START TASK DATA
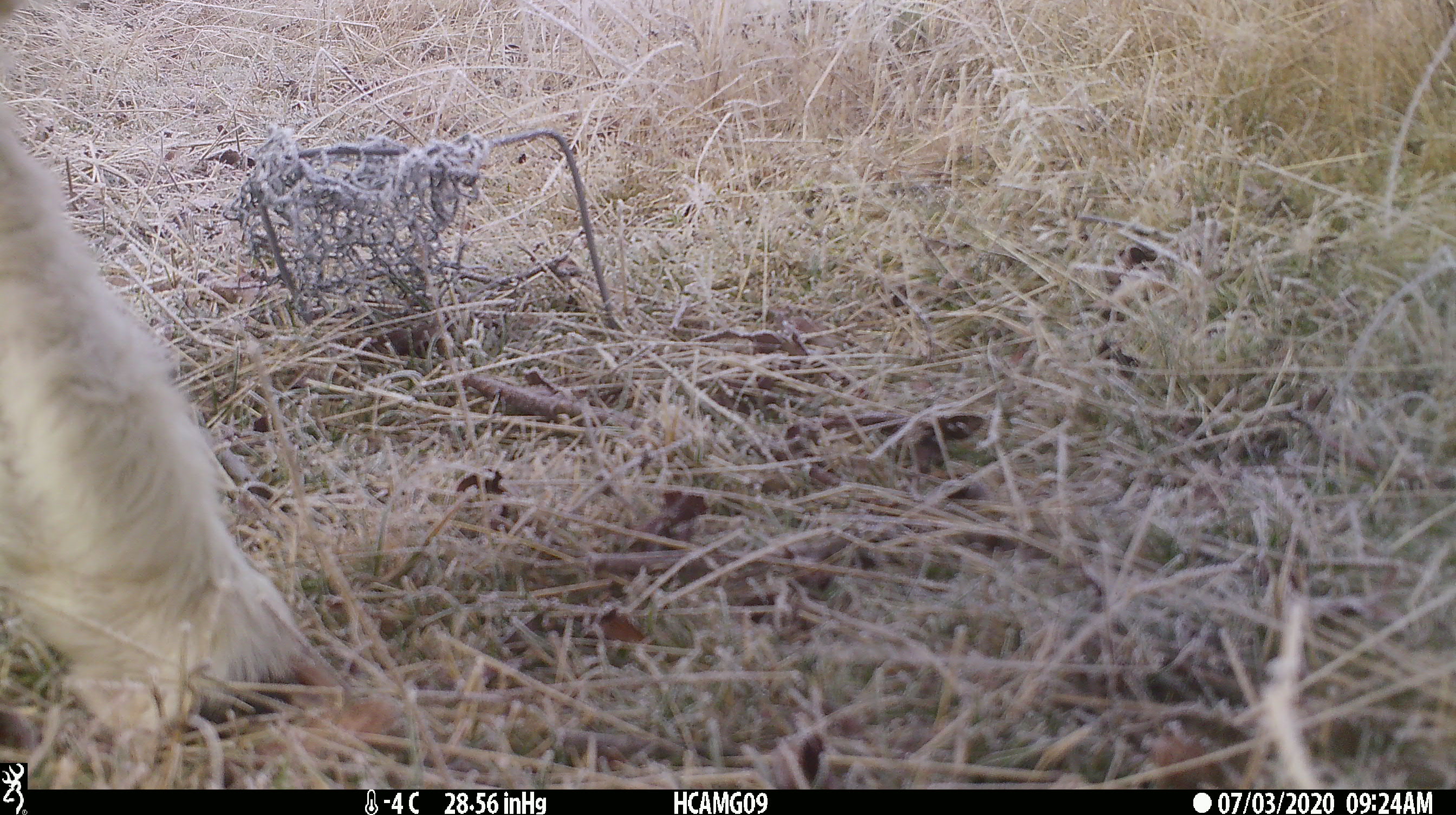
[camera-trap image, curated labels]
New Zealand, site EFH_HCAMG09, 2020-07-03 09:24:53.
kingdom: Animalia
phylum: Chordata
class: Mammalia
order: Artiodactyla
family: Bovidae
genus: Ovis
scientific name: Ovis aries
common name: domestic sheep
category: sheep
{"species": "sheep (domestic sheep) (Ovis aries)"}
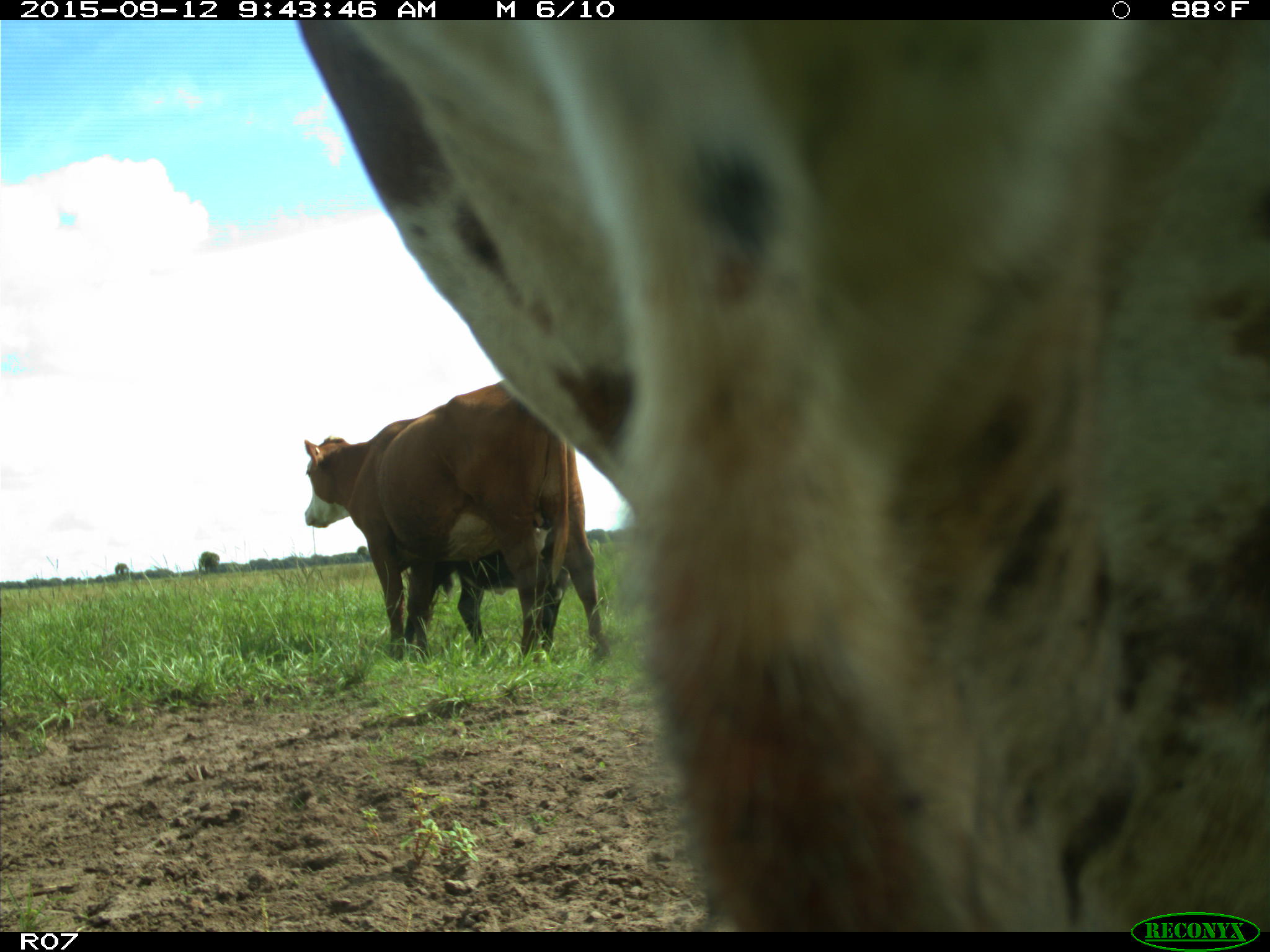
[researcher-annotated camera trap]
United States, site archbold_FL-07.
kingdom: Animalia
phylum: Chordata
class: Mammalia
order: Artiodactyla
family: Bovidae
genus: Bos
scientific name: Bos taurus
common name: domestic cow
END TASK DATA
ASSIGNMENT:
Each of the entries above must be copied exactly, but the pictures stay out.

REPLY:
[camera-trap image, curated labels]
New Zealand, site EFH_HCAMG09, 2020-07-03 09:24:53.
kingdom: Animalia
phylum: Chordata
class: Mammalia
order: Artiodactyla
family: Bovidae
genus: Ovis
scientific name: Ovis aries
common name: domestic sheep
category: sheep
{"species": "sheep (domestic sheep) (Ovis aries)"}
[researcher-annotated camera trap]
United States, site archbold_FL-07.
kingdom: Animalia
phylum: Chordata
class: Mammalia
order: Artiodactyla
family: Bovidae
genus: Bos
scientific name: Bos taurus
common name: domestic cow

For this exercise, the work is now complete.